We compare our method against the traditional Transformer-base [14] and some classical or leading memory-augmented NMT baselines including: MANN [2], TM-augmented [1], kNN-MT [7], Adaptive kNN-MT [19], Fast kNN-MT [12]. Due to the characteristics of Chinese, different segmentation methods may cause huge differences in BLEU scores, so we use SacreBLEU [13] to evaluate the results. We adopt Adam optimizer [8] and set 2000 warm-up steps. All the above baselines and our method are based on fairseqFootnote 1 implementation.
4.2 Main Results
Table 2 shows the comparative experimental results of our method and different baselines. MANN [2] adds a memory module on the basis of RNN, but the effect is still far behind the Transformer. TM-augmented [1] uses monolingual corpus to build translation memory and augments the NMT model with a learnable cross-lingual memory retriever, which performs better on low-resource datasets because the large-scale monolingual corpus can compensate for the model’s own under training in low-resource scenarios. kNN-MT [7] constructs a token-level memory module to guide model generation by retrieval during decoding, but the optimal choice of k is different when using different data stores, leading to poor robustness and generalizability of the method. Adaptive kNN-MT [19] trains a meta-k network by artificially constructing features to generate the nearest neighbor hyper-parameter k. It performs well in various translation tasks. Fast kNN-MT [12] introduces hierarchical retrieval to improve decoding efficiency, but has certain damage to performance. Our method utilizes a Monte Carlo non-parametric dynamic fusion method to further improves the model robustness. Meanwhile, we introduce a confidence-based gating mechanism to accelerate the decoding, so our method obtains consistent improvement in all scenarios.
4.3 Ablation Study
To verify the effect of different components on the model performance, this paper conducts ablation experiments based on Transformer, and the experimental results are shown in Table 3. It is clear that memory module plays a critical role, in the CCMT2019 low-resource Mongolian-Chinese translation, there is a maximum of 5 BLEU improvements, while in the CCMT2022 high-resource scenarios, there is an average of less than 2 BLEU improvements, indicating that the improvement of the memory module to the model is affected by the model’s own capabilities, the stronger the model capability, the smaller the additional achievements of the memory module on the model. Since the test set of CCMT2019 is mostly simple and short sentences, while the validation set has more long difficult sentences. Therefore, the improvement rate on the valid set is not as large as that on the test set, which also reflects the effectiveness of our method in complex translation scenarios to a certain extent. Line 4 represents the utilize of Monte Carlo non-parametric fusion on ordinary kNN-MT, which also has some improvement, indicating the effectiveness of this algorithm. The introduction of the confidence network is also shown to be benefit of improving performance (Line 3), the reason is that it can calibrate the confidence estimates of the model itself during training, mitigating the confidence bias in the testing phase due to exposure bias. Moreover, it also has a cumulative effect on translation results when combined with Monte Carlo fusion (Line 5).
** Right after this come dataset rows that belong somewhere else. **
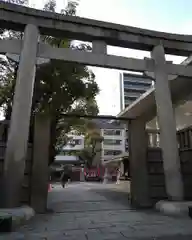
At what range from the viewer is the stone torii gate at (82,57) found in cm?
666

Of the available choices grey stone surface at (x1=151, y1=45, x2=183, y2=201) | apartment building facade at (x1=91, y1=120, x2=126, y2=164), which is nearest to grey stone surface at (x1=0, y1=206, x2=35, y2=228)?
grey stone surface at (x1=151, y1=45, x2=183, y2=201)

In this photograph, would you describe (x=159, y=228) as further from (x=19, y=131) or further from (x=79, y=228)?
(x=19, y=131)

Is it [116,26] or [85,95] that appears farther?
[85,95]

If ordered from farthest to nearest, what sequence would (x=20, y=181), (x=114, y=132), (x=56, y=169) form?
(x=114, y=132) < (x=56, y=169) < (x=20, y=181)

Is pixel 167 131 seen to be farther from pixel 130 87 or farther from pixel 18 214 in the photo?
pixel 130 87

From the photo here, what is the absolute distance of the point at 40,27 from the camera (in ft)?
25.8

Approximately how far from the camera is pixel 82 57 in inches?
308

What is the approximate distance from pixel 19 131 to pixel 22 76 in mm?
1631

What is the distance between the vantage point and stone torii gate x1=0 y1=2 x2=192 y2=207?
6.66 m

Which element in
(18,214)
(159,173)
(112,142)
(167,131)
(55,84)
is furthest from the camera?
(112,142)

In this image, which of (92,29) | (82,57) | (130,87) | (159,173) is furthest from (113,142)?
(82,57)

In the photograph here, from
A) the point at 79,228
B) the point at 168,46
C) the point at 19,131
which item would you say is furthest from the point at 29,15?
the point at 79,228

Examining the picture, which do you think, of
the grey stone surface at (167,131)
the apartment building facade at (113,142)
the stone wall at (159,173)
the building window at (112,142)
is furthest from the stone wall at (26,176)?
the building window at (112,142)

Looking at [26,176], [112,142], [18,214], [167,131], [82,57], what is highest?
[112,142]
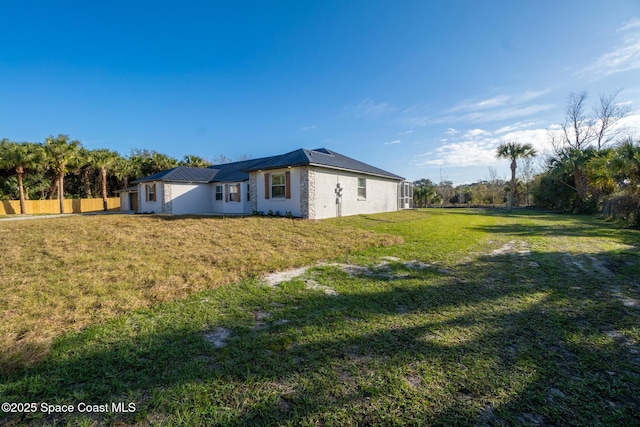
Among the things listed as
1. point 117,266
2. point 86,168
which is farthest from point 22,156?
point 117,266

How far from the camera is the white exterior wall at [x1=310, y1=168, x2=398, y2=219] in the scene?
46.5 feet

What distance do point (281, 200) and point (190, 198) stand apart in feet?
29.3

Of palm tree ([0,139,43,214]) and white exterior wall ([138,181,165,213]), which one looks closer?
white exterior wall ([138,181,165,213])

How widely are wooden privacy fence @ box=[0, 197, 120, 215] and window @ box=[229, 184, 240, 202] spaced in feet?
66.9

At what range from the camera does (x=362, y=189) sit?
694 inches

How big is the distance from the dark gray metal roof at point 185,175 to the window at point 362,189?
1135 centimetres

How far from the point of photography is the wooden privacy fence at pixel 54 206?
79.3 feet

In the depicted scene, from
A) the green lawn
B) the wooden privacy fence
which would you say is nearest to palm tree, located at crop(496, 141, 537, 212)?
the green lawn

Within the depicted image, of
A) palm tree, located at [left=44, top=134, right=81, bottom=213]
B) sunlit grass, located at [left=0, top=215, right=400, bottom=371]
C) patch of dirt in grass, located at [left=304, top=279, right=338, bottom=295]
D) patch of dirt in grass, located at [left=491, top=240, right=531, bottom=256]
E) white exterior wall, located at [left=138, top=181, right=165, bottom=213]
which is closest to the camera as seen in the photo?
sunlit grass, located at [left=0, top=215, right=400, bottom=371]

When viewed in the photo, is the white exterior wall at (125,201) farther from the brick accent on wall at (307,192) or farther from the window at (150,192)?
the brick accent on wall at (307,192)

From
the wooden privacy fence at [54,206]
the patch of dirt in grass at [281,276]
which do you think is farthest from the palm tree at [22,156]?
the patch of dirt in grass at [281,276]

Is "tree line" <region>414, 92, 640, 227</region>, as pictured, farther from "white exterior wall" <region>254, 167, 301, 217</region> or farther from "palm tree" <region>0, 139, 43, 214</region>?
"palm tree" <region>0, 139, 43, 214</region>

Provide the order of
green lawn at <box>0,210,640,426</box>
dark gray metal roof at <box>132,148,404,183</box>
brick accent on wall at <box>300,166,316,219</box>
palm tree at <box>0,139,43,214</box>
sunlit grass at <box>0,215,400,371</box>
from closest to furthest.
Answer: 1. green lawn at <box>0,210,640,426</box>
2. sunlit grass at <box>0,215,400,371</box>
3. brick accent on wall at <box>300,166,316,219</box>
4. dark gray metal roof at <box>132,148,404,183</box>
5. palm tree at <box>0,139,43,214</box>

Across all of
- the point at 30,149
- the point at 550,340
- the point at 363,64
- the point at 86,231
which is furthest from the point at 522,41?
A: the point at 30,149
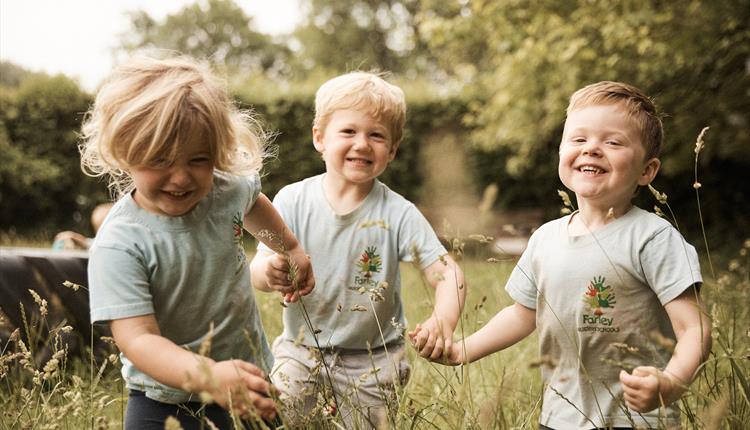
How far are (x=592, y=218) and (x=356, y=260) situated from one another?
0.94 m

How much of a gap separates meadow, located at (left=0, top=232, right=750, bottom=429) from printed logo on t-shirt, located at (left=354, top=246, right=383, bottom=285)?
38 centimetres

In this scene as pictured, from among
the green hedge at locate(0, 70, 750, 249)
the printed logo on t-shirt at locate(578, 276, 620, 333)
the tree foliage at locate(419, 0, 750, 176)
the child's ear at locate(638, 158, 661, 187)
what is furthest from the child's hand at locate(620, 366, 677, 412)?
the green hedge at locate(0, 70, 750, 249)

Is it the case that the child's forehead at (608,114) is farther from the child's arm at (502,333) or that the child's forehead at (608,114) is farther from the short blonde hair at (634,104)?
the child's arm at (502,333)

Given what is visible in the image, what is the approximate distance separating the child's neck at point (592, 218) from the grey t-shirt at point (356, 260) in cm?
62

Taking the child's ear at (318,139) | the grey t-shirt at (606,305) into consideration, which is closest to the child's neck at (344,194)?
the child's ear at (318,139)

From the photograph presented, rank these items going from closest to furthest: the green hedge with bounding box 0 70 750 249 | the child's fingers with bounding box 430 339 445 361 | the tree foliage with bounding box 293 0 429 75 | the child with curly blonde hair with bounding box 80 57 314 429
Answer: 1. the child with curly blonde hair with bounding box 80 57 314 429
2. the child's fingers with bounding box 430 339 445 361
3. the green hedge with bounding box 0 70 750 249
4. the tree foliage with bounding box 293 0 429 75

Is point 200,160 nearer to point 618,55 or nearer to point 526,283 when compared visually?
point 526,283

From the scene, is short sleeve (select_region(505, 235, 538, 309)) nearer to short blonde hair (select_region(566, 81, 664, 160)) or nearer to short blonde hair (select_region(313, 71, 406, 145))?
short blonde hair (select_region(566, 81, 664, 160))

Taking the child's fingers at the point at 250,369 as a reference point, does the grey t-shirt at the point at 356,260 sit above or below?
above

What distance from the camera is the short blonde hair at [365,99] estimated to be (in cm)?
277

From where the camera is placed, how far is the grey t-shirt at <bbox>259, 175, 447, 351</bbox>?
273 cm

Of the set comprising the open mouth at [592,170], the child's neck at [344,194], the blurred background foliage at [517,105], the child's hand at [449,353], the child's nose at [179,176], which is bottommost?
the child's hand at [449,353]

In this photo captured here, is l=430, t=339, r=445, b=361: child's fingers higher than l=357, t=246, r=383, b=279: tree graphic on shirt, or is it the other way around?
l=357, t=246, r=383, b=279: tree graphic on shirt

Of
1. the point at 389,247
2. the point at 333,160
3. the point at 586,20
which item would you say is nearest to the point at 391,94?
the point at 333,160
4.4 Effect of Memory Module Capacity and Threshold c
Fig. 2 shows the effect of memory module capacity. It can be seen that the translation quality improves with the increase of the external memory module size, but for memory modules containing tens of millions of tokens, the retrieval speed slows down with the increase of memory module size. It also demonstrates that the model is not necessary to be retrained when encountering new training data, and directly storing the data in the memory module can also improve the translation performance. In addition, the external memory module can significantly improve the translation results in low-resource scenarios. For middle-high resource scenarios, there is a very obvious bottleneck in the improvement rate. After reaching this value, the improvement in translation effect brought about by increasing the memory module capacity is far less than the negative impact on slower retrieval speed. Therefore, for middle-high resource scenarios, it is necessary to balance the direct relationship between memory module capacity and translation speed.
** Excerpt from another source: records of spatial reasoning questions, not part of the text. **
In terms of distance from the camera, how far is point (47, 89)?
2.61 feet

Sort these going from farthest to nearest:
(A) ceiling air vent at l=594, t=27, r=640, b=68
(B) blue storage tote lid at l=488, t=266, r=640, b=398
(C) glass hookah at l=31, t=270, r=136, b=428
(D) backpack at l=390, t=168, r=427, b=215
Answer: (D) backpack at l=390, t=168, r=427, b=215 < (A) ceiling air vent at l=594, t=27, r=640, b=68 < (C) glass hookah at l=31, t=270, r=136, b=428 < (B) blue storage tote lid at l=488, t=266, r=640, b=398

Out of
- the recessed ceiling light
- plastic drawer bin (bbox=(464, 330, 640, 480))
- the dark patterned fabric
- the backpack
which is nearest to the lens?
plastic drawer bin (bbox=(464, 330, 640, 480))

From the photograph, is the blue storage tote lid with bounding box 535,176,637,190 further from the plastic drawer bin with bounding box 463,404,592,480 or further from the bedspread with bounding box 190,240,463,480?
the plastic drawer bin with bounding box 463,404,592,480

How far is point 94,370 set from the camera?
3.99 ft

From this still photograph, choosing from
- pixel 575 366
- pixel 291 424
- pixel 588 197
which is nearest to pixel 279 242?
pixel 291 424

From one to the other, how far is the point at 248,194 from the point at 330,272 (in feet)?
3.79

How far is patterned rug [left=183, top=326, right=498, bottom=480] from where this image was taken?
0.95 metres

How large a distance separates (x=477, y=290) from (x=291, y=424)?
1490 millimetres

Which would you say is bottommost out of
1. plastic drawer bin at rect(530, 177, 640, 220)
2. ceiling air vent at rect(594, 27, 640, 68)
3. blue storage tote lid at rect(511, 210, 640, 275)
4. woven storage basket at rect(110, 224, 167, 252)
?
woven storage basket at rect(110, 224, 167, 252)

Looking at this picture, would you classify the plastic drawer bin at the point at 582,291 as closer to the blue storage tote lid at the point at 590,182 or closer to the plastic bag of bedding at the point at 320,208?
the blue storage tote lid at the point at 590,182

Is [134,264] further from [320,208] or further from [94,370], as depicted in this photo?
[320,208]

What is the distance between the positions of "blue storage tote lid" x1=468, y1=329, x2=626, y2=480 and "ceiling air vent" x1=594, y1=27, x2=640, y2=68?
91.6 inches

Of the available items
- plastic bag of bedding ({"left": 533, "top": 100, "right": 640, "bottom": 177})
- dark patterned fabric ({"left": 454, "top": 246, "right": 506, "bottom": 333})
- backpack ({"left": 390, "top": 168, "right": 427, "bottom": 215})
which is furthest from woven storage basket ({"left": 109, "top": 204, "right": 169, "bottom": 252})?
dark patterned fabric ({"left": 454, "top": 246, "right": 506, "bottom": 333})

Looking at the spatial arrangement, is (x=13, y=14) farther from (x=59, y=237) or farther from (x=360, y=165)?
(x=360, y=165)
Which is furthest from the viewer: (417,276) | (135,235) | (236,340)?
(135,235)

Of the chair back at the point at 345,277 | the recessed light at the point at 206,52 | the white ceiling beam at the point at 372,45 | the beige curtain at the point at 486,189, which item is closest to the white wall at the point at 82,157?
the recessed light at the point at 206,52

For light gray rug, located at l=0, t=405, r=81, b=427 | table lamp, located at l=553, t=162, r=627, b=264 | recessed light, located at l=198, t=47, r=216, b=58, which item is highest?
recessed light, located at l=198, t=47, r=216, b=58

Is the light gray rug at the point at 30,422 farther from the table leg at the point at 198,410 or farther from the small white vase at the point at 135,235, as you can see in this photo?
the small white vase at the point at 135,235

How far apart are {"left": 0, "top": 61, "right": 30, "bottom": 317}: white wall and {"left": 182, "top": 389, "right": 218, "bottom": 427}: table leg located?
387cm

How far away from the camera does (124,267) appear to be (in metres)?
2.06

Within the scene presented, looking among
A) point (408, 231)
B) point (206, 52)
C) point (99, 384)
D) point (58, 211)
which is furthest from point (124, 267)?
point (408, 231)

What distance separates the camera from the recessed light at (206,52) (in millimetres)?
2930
To explore whether the model can improve the translation ability for unfamiliar data by modifying the memory module when it encounters new data, we design a test of an extreme scenario and use the model trained on the CCMT2019 dataset to translate the CCMT2022 test set. It can be seen from Table 4 that after adding the test set to the external memory module, the model translation ability for this data has been significantly improved, which proves that the model can be updated by storing unfamiliar data into the external memory module. The translation quality improved significantly after adding a large amount of training data into the memory module, indicating that the performance of “small” models can also be improved by increasing the capacity of the memory module rather than retraining on a large amount of data. We explore the model performance and decoding time under different threshold c on CCMT2022, and the results are shown in Fig. 3. It can be seen that the model quality does not fluctuate greatly under different threshold settings, but the total decoding time of the model decreases as the threshold keeps increasing. It indicates that our method can’t affect the translation quality of the model too much while optimizing the decoding efficiency.
4.5 Decoding Efficiency Verification in Different Dimensions
This paper measures the decoding efficiency from three dimensions on the test set of CCMT2022, namely the total translation time, the number of sentences translated per second, and the number of tokens translated per second. Experimental results are shown in Fig. 4. The decoding efficiency of the proposed method is about 2 times that of the original method when the retrieval nearest neighbor number k is small. With the increase of k, the improvement range of the proposed method becomes smaller and smaller. However, since the optimal k of the experimental model is less than 24, the decoding efficiency of this method is better than that of the traditional method in general. Moreover, this method does not affect the model quality while improving the decoding efficiency.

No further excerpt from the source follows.